TRECHO FORNECIDO:

______

"Pelourinho" - (Debret)
https://www.conjur.com.br/2014-mar-13/oab-sp-quadro-escravo-seja-retirado-forum-criminal
A Senzala e a Casa Grande, no Brasil, estavam muito próximas. Consequentemente, o convívio entre escravo e senhor era inevitável - a ponto do senhor, ocasionalmente, procurar na escrava o remédio para seus impulsos e suas carências.
Mas o senhor, eventualmente, passava longos períodos distante da Casa Grande. E nessas idas e vindas, nesses períodos de ausência, a Sinhá, que também tinha suas carências, ficava sujeita a se engraçar por algum morador da senzala.
E foi também nessa combinação de possibilidades que deu-se a miscigenação aqui no Brasil.
Convém, contudo, meus caros leitores, que não nos esqueçamos: se algum escravo transgredisse os limites a ele impostos, ele poderia ser levado ao tronco para ser açoitado - as vezes até mutilado ou castrado.
Pois o Chico Buarque e o João Bosco, em "Sinhá", nos contam uma história assim: Sinhá estava fora, a banhar-se no açude, justamente quando - assim foi dito - pegaram um escravo na roça. Na versão dele - do escravo -, ele só olhava o arvoredo em busca de sabiás; na versão do senhor, o escravo havia visto Sinhá (banhar-se). O escravo diz que, se ela se despiu e banhou-se, ele não viu nada, pois nem estava mais na roça em busca de sabiás. E mais: ele afirma que, além de já não mais sentir cobiça, nem enxergava bem.

______

TAREFA PROPOSTA 1:
Liste os castigos que, segundo o trecho sobre a escravidão no Brasil, um escravo que transgredisse os limites impostos a ele poderia sofrer.
TAREFA PROPOSTA 2:
Responda com base no trecho sobre a escravidão no Brasil:
(a) Quem são os autores da canção "Sinhá"?
(b) Onde estava Sinhá quando pegaram o escravo na roça?
(c) Segundo a versão do escravo, o que ele procurava ao olhar o arvoredo?
TAREFA PROPOSTA 3:
De acordo com o trecho sobre a escravidão no Brasil, por que o convívio entre escravo e senhor era inevitável?

REGISTROS:
______

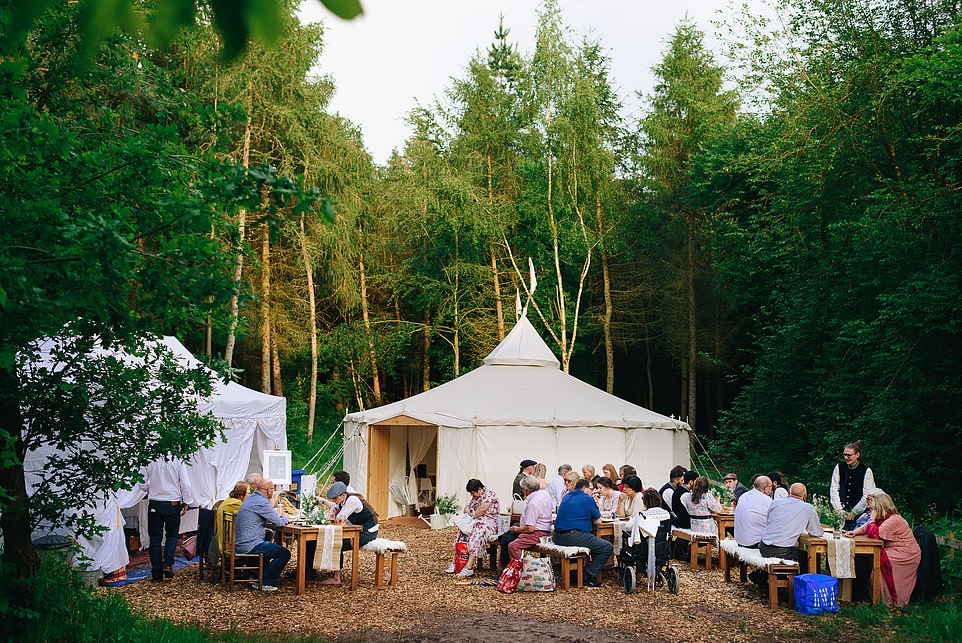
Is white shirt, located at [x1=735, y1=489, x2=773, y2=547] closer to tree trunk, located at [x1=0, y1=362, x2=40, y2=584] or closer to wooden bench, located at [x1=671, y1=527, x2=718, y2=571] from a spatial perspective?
wooden bench, located at [x1=671, y1=527, x2=718, y2=571]

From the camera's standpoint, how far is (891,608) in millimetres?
7469

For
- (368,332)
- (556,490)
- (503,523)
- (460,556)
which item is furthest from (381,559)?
(368,332)

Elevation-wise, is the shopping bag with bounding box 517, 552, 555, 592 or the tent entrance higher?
the tent entrance

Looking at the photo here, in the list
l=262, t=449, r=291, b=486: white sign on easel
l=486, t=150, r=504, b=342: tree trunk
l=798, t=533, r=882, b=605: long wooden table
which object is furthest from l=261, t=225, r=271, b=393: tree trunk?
l=798, t=533, r=882, b=605: long wooden table

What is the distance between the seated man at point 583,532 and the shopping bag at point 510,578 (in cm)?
52

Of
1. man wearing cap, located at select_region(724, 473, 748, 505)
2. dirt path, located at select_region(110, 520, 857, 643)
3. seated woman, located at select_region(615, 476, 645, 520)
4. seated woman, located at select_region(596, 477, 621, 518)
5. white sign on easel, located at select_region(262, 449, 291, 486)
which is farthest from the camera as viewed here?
white sign on easel, located at select_region(262, 449, 291, 486)

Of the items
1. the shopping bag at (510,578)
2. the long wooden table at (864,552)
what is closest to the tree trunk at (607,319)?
the shopping bag at (510,578)

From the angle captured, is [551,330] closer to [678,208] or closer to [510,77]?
[678,208]

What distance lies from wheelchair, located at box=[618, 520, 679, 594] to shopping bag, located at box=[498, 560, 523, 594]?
42.1 inches

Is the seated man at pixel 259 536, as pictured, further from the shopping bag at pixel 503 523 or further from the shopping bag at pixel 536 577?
the shopping bag at pixel 503 523

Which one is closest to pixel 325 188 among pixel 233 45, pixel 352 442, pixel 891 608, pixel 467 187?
pixel 467 187

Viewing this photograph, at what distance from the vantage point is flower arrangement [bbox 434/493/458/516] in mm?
13500

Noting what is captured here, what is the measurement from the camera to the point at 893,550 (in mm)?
7629

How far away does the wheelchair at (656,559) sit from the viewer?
8.38 meters
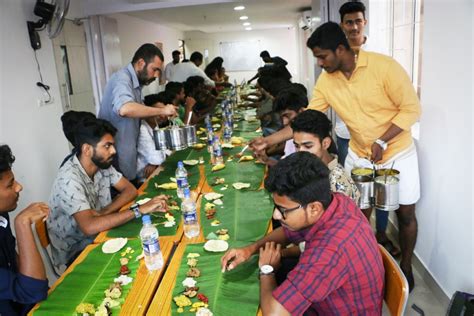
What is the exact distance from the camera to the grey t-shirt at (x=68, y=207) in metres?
1.70

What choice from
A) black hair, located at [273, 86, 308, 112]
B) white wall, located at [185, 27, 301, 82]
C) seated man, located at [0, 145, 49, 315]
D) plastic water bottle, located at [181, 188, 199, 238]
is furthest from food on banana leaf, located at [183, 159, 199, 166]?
white wall, located at [185, 27, 301, 82]

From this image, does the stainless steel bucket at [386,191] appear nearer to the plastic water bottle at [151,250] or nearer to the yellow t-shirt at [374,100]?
the yellow t-shirt at [374,100]

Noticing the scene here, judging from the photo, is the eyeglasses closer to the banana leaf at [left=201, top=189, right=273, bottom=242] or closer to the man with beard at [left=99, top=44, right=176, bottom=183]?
the banana leaf at [left=201, top=189, right=273, bottom=242]

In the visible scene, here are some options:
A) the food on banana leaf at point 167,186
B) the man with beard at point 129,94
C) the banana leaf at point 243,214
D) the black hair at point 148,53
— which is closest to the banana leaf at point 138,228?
the banana leaf at point 243,214

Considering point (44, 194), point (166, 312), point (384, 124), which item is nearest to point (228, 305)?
point (166, 312)

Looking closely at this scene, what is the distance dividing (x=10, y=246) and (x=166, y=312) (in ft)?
2.44

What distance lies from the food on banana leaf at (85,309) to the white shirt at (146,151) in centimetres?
166

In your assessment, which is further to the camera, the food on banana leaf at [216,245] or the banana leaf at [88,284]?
the food on banana leaf at [216,245]

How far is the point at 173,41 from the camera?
999 centimetres

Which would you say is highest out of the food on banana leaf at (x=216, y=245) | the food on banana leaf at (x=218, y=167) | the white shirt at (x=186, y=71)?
the white shirt at (x=186, y=71)

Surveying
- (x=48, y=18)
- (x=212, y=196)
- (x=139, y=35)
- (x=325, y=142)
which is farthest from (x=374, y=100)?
(x=139, y=35)

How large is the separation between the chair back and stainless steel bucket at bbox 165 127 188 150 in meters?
1.53

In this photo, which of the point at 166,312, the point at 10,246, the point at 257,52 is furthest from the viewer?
the point at 257,52

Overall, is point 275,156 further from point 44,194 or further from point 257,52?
point 257,52
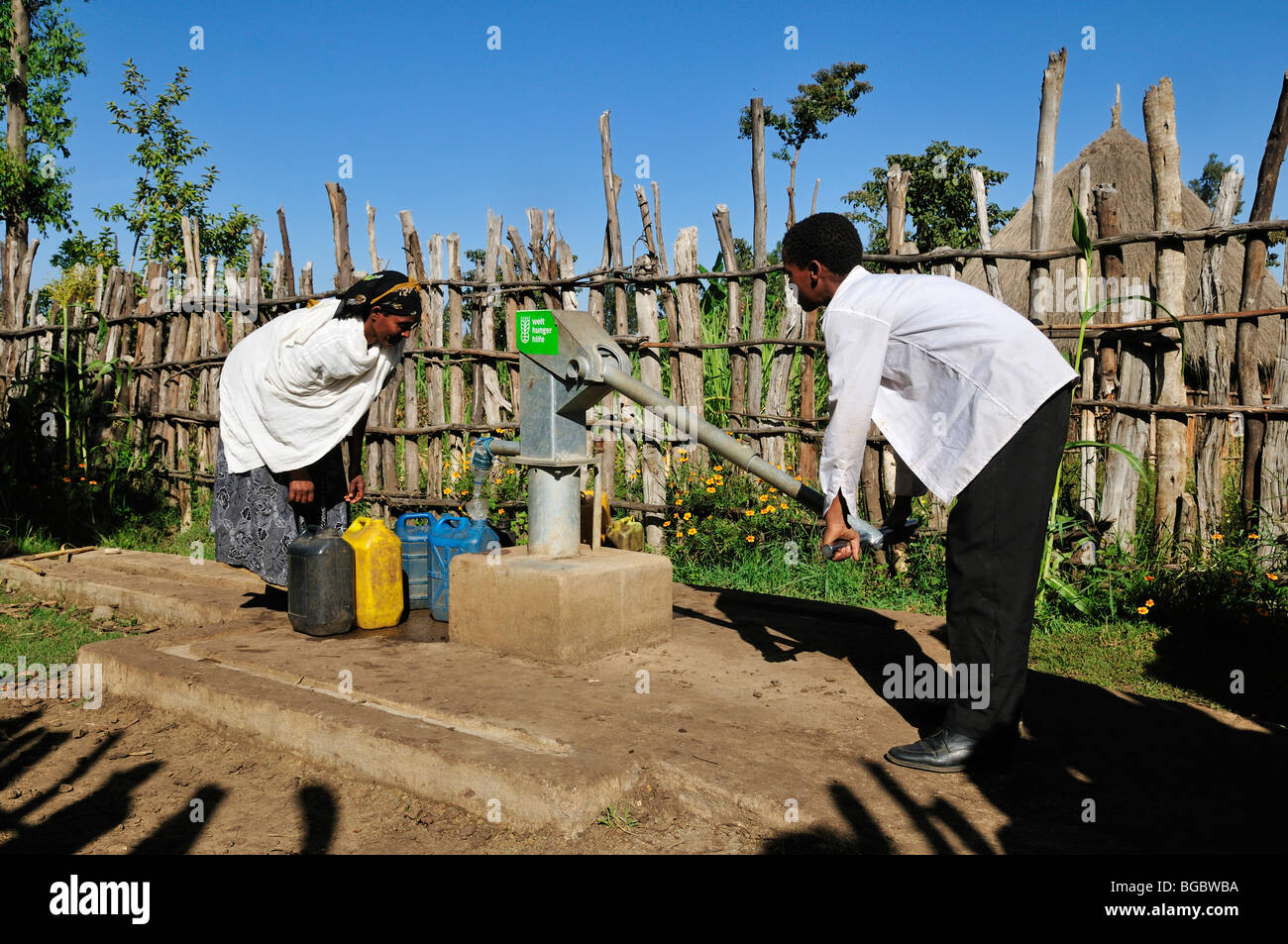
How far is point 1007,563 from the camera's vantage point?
2.62 metres

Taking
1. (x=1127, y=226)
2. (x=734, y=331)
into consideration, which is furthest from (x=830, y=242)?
(x=1127, y=226)

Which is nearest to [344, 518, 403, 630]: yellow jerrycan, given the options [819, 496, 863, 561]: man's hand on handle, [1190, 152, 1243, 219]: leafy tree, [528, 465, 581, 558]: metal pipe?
[528, 465, 581, 558]: metal pipe

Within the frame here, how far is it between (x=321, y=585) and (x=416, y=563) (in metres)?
0.52

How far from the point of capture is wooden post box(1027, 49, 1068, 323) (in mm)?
4688

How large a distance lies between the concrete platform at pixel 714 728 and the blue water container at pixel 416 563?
0.72 ft

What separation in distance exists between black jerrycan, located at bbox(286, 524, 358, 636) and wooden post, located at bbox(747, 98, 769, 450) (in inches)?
96.6

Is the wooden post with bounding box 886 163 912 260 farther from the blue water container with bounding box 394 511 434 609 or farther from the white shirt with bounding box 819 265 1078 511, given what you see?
the blue water container with bounding box 394 511 434 609

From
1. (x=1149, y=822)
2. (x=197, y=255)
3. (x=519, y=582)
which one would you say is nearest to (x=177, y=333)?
(x=197, y=255)

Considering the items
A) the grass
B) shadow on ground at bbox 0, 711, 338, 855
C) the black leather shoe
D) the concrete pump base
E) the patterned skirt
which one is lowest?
shadow on ground at bbox 0, 711, 338, 855

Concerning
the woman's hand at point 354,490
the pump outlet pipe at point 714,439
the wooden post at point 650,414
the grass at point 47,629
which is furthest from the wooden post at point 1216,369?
the grass at point 47,629

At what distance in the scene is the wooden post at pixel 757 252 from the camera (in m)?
5.40

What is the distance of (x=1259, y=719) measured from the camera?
127 inches
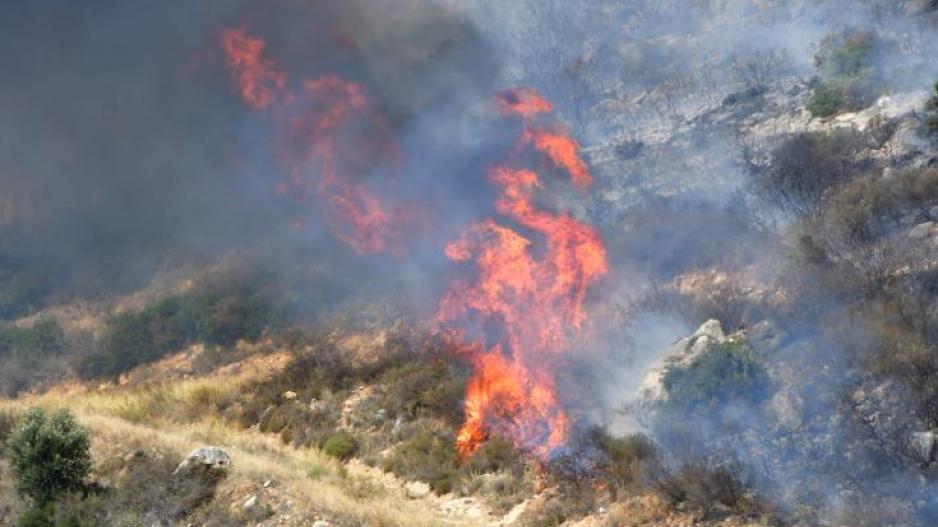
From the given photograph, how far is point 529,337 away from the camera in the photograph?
66.8ft

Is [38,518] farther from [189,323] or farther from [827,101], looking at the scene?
[827,101]

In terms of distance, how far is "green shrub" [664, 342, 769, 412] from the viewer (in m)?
14.6

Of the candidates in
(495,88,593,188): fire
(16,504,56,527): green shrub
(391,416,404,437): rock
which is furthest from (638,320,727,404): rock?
(495,88,593,188): fire

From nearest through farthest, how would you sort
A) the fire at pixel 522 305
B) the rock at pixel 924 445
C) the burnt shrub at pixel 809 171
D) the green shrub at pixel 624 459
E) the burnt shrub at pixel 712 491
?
1. the rock at pixel 924 445
2. the burnt shrub at pixel 712 491
3. the green shrub at pixel 624 459
4. the fire at pixel 522 305
5. the burnt shrub at pixel 809 171

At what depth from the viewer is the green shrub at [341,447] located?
18.5 m

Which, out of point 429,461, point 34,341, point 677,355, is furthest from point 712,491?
point 34,341

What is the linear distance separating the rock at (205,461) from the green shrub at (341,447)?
3.50 meters

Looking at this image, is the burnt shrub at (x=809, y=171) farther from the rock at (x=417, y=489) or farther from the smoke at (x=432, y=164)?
the rock at (x=417, y=489)

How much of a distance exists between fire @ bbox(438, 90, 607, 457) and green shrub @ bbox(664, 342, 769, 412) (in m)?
2.71

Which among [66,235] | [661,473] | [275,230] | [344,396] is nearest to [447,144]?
[275,230]

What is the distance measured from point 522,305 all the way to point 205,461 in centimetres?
975

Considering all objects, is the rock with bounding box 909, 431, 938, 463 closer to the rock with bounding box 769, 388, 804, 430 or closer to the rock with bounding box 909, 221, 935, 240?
the rock with bounding box 769, 388, 804, 430

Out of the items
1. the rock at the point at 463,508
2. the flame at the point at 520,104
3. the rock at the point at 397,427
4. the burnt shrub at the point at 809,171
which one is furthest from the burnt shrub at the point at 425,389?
the flame at the point at 520,104

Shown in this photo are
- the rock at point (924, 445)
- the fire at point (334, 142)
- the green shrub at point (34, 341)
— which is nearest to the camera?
the rock at point (924, 445)
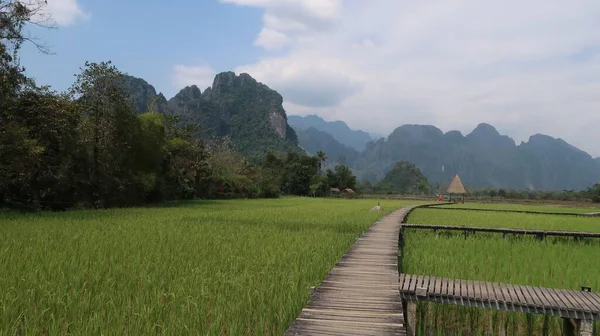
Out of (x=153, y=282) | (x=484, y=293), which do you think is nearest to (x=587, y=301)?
(x=484, y=293)

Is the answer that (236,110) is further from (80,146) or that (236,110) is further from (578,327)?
(578,327)

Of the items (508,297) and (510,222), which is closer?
(508,297)

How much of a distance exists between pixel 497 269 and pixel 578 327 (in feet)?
8.22

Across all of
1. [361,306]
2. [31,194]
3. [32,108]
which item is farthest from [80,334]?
[31,194]

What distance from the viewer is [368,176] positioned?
171m

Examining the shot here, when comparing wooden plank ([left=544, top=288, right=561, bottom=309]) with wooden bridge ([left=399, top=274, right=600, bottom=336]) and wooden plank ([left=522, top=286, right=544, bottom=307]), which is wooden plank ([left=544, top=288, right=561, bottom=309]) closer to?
wooden bridge ([left=399, top=274, right=600, bottom=336])

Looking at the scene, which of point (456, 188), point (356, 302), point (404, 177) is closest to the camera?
point (356, 302)

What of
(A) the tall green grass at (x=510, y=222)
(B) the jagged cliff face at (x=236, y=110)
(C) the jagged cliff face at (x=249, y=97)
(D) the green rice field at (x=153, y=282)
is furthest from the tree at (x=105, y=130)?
→ (C) the jagged cliff face at (x=249, y=97)

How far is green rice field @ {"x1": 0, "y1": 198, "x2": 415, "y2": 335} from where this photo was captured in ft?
10.9

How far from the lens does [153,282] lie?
4.62m

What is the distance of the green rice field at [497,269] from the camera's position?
446 centimetres

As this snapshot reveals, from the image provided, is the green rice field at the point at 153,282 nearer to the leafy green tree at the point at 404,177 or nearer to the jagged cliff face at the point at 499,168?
the leafy green tree at the point at 404,177

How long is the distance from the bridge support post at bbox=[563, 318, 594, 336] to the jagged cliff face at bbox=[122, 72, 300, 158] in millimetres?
90304

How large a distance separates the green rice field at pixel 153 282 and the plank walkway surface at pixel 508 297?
1246 mm
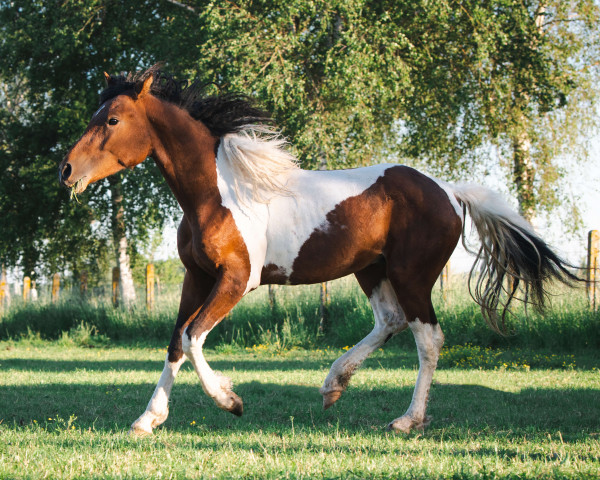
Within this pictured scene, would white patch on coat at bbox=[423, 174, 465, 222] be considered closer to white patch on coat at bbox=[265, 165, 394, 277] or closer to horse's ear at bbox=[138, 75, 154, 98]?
white patch on coat at bbox=[265, 165, 394, 277]

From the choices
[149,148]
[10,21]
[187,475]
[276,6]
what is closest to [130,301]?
[276,6]

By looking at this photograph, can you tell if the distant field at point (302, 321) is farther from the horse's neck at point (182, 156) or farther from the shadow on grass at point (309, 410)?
the horse's neck at point (182, 156)

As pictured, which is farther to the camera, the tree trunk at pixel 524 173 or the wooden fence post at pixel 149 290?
the tree trunk at pixel 524 173

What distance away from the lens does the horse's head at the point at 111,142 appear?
4637 millimetres

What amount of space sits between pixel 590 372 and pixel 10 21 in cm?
2122

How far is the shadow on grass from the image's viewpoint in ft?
15.6

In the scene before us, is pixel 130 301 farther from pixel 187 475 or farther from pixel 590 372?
pixel 187 475

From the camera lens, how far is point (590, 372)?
7984 millimetres

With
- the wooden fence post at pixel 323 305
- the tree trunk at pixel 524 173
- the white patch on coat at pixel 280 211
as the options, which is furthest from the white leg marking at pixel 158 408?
the tree trunk at pixel 524 173

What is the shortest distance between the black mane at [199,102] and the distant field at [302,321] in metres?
5.16

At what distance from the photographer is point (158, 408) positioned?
4.70 metres

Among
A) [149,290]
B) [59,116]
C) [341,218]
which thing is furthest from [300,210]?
[59,116]

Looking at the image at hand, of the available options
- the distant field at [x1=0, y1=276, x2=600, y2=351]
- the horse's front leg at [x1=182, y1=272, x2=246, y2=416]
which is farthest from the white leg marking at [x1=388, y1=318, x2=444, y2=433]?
the distant field at [x1=0, y1=276, x2=600, y2=351]

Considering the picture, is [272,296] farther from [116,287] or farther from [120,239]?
[120,239]
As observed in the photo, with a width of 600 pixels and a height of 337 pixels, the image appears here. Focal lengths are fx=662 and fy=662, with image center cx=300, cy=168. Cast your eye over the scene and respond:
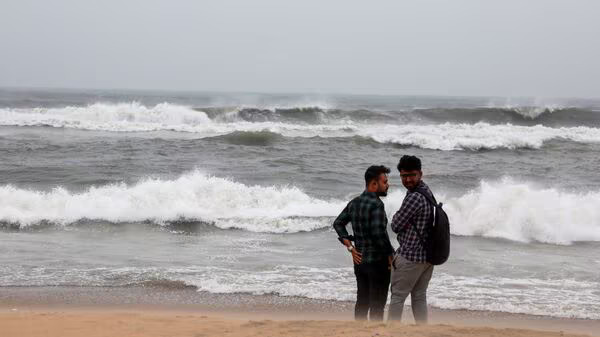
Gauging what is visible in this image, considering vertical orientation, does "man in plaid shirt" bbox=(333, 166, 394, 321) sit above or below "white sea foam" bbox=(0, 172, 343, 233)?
above

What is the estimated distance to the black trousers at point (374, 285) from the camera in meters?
4.86

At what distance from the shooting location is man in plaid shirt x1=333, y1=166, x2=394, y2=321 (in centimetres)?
478

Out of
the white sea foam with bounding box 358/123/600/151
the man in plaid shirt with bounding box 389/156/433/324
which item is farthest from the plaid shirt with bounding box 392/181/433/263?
the white sea foam with bounding box 358/123/600/151

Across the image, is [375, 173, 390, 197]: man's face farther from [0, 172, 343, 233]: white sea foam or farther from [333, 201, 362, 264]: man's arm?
[0, 172, 343, 233]: white sea foam

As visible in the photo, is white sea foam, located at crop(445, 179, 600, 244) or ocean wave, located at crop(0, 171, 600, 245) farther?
ocean wave, located at crop(0, 171, 600, 245)

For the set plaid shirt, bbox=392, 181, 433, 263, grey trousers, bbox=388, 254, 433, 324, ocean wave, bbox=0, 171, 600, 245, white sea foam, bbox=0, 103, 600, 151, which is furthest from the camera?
white sea foam, bbox=0, 103, 600, 151

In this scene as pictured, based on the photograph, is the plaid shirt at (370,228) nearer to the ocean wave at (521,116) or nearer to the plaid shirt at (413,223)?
the plaid shirt at (413,223)

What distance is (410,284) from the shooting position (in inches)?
187

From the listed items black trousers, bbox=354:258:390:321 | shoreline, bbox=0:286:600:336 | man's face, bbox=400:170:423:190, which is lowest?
shoreline, bbox=0:286:600:336

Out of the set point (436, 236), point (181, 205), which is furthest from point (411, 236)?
point (181, 205)

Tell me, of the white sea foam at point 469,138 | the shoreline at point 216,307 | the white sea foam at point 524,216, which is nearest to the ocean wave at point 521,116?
the white sea foam at point 469,138

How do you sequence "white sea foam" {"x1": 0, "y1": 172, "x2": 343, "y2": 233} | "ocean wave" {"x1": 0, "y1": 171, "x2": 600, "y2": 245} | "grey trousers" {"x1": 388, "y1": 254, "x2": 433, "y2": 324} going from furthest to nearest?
"white sea foam" {"x1": 0, "y1": 172, "x2": 343, "y2": 233} → "ocean wave" {"x1": 0, "y1": 171, "x2": 600, "y2": 245} → "grey trousers" {"x1": 388, "y1": 254, "x2": 433, "y2": 324}

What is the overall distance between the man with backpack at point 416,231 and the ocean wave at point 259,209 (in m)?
5.84

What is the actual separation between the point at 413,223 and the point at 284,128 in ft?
83.6
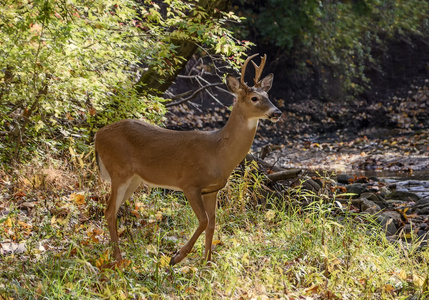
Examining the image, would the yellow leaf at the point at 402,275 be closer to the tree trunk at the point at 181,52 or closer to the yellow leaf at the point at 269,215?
the yellow leaf at the point at 269,215

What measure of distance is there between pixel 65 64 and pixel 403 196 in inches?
233

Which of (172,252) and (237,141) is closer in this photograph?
(237,141)

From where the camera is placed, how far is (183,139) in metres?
4.96

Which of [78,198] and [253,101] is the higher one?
[253,101]

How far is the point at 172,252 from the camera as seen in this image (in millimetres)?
5305

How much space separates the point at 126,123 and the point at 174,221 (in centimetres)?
146

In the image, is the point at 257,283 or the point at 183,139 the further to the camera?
the point at 183,139

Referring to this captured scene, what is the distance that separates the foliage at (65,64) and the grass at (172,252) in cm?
66

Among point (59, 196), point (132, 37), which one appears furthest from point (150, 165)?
point (132, 37)

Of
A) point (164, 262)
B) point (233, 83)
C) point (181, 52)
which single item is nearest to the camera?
point (164, 262)

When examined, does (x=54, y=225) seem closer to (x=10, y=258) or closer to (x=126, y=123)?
(x=10, y=258)

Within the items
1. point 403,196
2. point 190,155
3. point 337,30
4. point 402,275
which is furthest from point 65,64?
point 337,30

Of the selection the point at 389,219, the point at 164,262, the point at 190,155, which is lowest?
the point at 389,219

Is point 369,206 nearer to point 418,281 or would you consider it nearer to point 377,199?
point 377,199
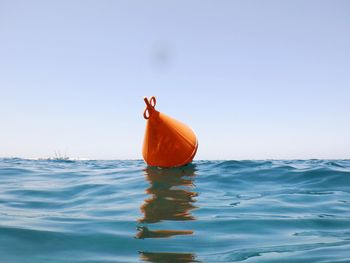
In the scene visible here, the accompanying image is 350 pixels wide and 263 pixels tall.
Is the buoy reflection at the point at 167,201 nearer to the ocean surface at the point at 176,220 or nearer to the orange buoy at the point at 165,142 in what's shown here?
the ocean surface at the point at 176,220

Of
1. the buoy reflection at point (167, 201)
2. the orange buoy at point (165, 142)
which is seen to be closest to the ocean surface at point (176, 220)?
the buoy reflection at point (167, 201)

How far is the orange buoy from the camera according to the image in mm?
8094

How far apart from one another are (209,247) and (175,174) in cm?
462

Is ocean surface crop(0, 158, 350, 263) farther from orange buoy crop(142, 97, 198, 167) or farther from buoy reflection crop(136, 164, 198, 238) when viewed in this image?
orange buoy crop(142, 97, 198, 167)

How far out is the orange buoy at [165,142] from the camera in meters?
8.09

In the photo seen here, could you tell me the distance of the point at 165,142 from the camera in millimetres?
8297

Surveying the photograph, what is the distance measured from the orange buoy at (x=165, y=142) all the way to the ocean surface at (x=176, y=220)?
3.27 ft

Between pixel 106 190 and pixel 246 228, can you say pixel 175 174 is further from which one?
pixel 246 228

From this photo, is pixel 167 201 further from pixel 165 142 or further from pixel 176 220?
pixel 165 142

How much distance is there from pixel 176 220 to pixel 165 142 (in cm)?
425

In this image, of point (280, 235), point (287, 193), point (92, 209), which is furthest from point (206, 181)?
point (280, 235)

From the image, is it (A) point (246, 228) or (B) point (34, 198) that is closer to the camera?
(A) point (246, 228)

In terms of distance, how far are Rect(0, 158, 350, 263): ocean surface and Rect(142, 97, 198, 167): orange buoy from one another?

______

RESULTADO 1:
- Ser levado ao tronco e açoitado
- Ser mutilado
- Ser castrado

RESULTADO 2:
(a) Chico Buarque e João Bosco.
(b) No açude, banhando-se.
(c) Sabiás.

RESULTADO 3:
O convívio era inevitável porque a Senzala e a Casa Grande estavam muito próximas.